WHAT IS NEEDED: Please report how many lines in the listing contain the string "bbox", counting only matches with the same case. Give only the number.

MATERIAL SHOWN:
-- -- --

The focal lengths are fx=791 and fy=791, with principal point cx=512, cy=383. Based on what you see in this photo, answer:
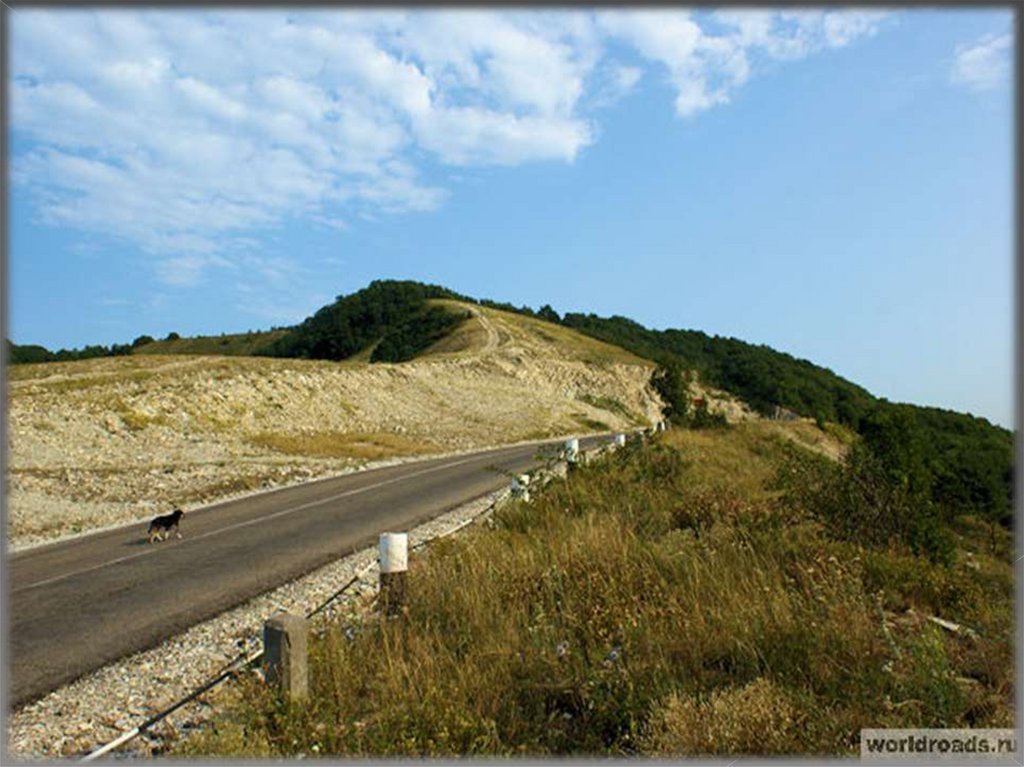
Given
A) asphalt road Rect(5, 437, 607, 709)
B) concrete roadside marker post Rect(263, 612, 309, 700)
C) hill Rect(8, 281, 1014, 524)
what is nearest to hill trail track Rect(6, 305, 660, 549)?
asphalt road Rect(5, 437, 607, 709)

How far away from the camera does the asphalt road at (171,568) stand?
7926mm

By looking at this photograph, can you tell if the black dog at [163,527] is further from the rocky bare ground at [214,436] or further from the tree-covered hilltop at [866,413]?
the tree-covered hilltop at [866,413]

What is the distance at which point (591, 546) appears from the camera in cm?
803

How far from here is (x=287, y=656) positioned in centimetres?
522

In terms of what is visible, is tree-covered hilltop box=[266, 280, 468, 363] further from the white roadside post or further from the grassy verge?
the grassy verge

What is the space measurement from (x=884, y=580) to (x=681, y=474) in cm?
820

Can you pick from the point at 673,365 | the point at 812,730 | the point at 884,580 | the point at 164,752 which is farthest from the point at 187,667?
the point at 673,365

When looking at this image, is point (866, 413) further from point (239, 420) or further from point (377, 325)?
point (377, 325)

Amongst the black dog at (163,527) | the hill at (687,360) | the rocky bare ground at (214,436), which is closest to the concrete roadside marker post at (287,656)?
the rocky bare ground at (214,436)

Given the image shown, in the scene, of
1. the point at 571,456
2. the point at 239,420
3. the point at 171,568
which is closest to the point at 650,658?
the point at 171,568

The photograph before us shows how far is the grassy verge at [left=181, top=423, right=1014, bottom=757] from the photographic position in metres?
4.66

-- -- --

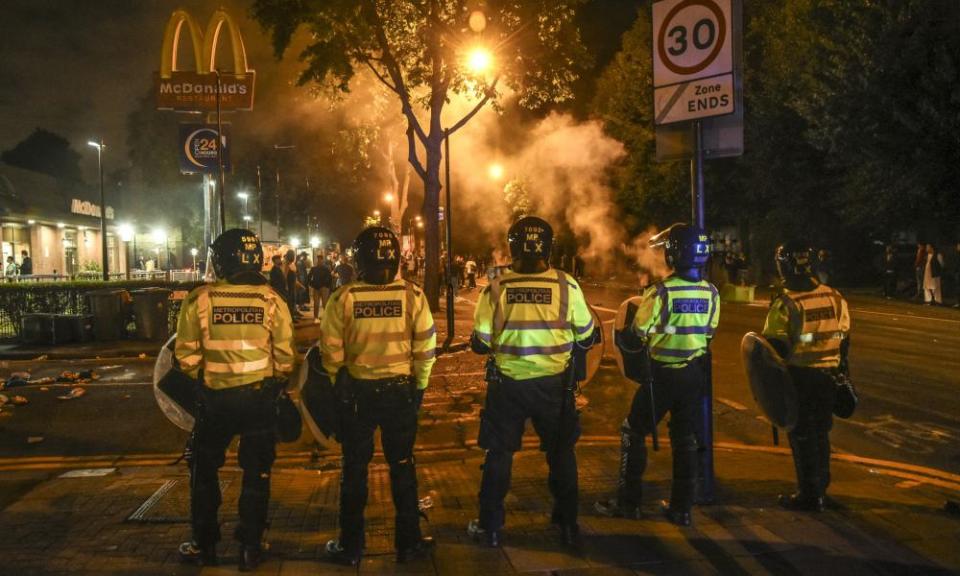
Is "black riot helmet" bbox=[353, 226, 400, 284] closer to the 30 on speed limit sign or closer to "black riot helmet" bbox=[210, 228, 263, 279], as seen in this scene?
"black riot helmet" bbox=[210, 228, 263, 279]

-- -- --

CORRECT RESPONSE: 2